*Objective:*
Pick out every line in the records below that contains the string "rack", treating uppercase and lowercase as different, and copy each of those lines.

[Spatial reasoning dataset excerpts]

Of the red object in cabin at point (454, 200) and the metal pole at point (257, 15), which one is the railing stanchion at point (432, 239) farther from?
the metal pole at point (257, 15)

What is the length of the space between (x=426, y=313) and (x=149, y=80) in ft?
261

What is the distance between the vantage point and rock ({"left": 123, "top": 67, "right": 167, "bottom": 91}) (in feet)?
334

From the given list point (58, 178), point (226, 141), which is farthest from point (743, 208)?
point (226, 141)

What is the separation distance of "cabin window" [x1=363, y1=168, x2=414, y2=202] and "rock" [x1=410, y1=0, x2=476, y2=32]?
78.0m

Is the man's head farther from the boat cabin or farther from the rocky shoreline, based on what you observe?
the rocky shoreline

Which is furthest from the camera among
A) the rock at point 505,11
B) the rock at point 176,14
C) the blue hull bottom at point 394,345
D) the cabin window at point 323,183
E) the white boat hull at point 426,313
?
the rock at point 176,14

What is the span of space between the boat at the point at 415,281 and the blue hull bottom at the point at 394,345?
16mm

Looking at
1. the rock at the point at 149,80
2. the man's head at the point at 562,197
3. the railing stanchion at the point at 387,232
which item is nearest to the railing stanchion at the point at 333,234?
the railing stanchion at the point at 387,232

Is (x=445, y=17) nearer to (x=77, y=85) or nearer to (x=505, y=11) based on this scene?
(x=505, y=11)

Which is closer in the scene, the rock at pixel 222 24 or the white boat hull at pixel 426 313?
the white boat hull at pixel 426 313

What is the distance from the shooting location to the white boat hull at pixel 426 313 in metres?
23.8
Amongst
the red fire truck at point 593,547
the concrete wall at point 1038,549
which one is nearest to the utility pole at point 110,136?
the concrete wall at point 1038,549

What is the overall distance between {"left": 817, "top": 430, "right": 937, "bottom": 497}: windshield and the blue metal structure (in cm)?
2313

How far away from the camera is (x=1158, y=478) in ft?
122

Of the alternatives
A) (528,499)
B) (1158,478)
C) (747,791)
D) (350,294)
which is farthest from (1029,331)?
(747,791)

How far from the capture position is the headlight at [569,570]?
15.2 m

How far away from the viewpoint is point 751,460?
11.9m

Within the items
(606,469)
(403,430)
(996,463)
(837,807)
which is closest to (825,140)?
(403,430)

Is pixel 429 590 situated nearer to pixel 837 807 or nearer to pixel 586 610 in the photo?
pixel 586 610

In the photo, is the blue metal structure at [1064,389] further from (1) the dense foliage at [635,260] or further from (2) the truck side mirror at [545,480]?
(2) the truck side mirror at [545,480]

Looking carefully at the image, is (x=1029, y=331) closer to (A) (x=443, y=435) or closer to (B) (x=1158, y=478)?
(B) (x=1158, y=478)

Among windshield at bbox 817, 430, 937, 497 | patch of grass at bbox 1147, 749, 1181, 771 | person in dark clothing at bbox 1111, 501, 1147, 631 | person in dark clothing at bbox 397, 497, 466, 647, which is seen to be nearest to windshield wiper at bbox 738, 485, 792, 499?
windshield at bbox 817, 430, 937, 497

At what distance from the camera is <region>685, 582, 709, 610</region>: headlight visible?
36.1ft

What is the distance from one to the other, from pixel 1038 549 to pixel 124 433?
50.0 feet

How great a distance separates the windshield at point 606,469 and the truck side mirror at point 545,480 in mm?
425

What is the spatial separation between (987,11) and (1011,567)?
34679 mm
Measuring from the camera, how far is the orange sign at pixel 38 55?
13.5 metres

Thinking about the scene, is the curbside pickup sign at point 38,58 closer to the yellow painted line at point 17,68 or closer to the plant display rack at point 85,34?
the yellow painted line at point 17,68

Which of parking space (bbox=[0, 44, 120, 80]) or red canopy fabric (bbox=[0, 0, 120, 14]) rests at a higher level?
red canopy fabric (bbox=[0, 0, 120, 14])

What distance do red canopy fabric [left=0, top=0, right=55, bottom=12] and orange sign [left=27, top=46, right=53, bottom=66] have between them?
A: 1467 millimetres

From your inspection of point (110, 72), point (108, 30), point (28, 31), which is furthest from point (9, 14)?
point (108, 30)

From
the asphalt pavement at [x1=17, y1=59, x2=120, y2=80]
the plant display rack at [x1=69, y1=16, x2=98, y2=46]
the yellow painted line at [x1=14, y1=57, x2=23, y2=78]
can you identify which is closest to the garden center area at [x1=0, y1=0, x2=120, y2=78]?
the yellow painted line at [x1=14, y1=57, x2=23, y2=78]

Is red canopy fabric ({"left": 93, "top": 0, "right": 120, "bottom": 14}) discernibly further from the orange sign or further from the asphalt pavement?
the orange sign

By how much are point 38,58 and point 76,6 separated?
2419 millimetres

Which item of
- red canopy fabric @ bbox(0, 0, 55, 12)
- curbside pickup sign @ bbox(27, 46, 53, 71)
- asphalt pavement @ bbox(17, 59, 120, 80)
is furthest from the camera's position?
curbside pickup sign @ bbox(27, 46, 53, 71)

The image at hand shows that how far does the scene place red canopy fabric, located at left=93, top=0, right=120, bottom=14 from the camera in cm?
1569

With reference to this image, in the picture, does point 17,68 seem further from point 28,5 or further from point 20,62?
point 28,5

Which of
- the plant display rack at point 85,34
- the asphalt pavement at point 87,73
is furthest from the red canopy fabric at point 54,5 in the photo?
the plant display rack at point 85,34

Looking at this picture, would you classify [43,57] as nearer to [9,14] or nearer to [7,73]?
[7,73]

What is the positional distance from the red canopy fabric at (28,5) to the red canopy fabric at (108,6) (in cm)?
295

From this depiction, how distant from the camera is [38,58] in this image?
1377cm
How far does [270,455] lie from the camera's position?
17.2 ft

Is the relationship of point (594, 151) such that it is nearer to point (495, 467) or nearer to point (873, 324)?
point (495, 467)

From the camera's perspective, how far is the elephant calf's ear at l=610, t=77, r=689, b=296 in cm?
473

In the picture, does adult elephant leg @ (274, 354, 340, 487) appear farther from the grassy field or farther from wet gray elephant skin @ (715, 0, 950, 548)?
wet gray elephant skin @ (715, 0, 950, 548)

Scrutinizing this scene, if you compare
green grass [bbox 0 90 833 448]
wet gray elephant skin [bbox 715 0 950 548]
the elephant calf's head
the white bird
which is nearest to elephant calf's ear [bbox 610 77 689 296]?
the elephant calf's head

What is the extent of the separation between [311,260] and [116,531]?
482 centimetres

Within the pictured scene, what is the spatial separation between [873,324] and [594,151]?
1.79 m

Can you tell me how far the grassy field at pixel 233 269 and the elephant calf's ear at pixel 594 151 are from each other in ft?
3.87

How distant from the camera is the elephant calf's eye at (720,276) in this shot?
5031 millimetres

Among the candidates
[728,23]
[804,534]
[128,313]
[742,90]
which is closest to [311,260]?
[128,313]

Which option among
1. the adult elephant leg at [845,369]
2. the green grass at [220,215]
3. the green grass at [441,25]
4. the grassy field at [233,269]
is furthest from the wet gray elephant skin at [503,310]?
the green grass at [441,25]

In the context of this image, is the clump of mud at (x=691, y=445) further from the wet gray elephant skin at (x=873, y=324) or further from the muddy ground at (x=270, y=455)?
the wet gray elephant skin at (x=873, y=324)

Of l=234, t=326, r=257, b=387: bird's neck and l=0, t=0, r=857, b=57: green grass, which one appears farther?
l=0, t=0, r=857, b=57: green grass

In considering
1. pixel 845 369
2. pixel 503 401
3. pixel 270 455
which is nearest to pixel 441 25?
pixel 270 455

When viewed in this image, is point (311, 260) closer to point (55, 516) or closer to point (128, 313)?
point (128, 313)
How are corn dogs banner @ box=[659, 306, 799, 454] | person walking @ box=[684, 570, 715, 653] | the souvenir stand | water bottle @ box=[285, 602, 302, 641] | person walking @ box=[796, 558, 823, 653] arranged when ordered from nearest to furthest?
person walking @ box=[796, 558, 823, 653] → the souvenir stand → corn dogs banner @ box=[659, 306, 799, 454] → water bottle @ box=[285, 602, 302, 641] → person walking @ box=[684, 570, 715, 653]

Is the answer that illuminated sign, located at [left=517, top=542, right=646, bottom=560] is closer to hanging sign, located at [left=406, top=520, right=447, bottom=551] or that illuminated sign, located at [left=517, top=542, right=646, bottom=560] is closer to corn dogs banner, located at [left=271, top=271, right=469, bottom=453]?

*Exercise result:*
Thinking about the scene, is the curbside pickup sign at point 38,58 closer to the yellow painted line at point 17,68 or closer to the plant display rack at point 85,34?
the plant display rack at [x1=69, y1=16, x2=98, y2=46]
- the plant display rack at point 85,34
the plant display rack at point 85,34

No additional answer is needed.